Set down exactly the lines that run from the line with "At what distance in" to the end of the data, and nothing else.

(Excerpts from a spatial dataset)
━━━
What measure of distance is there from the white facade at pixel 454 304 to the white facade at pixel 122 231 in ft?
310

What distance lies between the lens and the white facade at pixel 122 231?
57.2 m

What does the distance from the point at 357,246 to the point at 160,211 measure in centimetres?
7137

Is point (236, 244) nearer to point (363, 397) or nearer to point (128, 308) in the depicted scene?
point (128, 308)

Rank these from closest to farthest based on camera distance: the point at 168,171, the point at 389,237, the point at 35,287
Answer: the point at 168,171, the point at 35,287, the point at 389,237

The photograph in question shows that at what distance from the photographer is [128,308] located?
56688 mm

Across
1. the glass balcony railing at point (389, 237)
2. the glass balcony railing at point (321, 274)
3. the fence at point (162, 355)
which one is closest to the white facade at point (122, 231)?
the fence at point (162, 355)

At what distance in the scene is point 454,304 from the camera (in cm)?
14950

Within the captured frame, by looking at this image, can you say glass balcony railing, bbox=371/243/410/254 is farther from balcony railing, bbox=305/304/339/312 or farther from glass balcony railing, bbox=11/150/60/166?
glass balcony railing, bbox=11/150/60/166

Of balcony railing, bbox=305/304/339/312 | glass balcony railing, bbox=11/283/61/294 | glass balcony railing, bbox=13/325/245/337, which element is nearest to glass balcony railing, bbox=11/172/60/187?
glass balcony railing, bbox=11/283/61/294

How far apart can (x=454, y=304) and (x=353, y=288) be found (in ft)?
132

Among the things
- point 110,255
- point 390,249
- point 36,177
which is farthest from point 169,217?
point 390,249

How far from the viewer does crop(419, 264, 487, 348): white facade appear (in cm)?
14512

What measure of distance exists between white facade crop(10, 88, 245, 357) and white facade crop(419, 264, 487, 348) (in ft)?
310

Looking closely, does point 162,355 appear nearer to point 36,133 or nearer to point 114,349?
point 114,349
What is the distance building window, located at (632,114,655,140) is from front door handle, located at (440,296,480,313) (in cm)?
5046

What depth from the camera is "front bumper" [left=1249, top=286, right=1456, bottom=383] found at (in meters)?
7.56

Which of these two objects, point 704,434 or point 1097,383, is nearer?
━━━
_Reply to the exercise_:
At what distance in the scene is point 454,304 from the camera (in cm)?
14950

Within the captured frame, by looking at this image, can you say glass balcony railing, bbox=371/243/410/254 is farther from balcony railing, bbox=305/304/339/312 or farther from glass balcony railing, bbox=11/150/60/166?
glass balcony railing, bbox=11/150/60/166

Of balcony railing, bbox=305/304/339/312 | glass balcony railing, bbox=11/283/61/294 | glass balcony railing, bbox=13/325/245/337, which element is nearest to glass balcony railing, bbox=11/172/60/187?
glass balcony railing, bbox=11/283/61/294

How far apart can (x=454, y=304) and (x=353, y=288) be found (in ft)?
132

Among the things
- point 110,255
- point 390,249
- point 36,177
which is farthest from point 169,217?
point 390,249

How far from the viewer does crop(419, 264, 487, 348): white facade appear (in cm)?
14512

What measure of distance exists between white facade crop(10, 88, 245, 357) and white facade crop(419, 264, 487, 348) (in ft)?
310

Looking closely, does point 162,355 appear nearer to point 36,133 or nearer to point 114,349?
point 114,349
What is the distance building window, located at (632,114,655,140) is from front door handle, located at (440,296,480,313) (in cm)?
5046

What depth from the camera is "front bumper" [left=1249, top=286, right=1456, bottom=383] found at (in meters)?
7.56

Which of these two objects, point 704,434 or point 1097,383, is nearer?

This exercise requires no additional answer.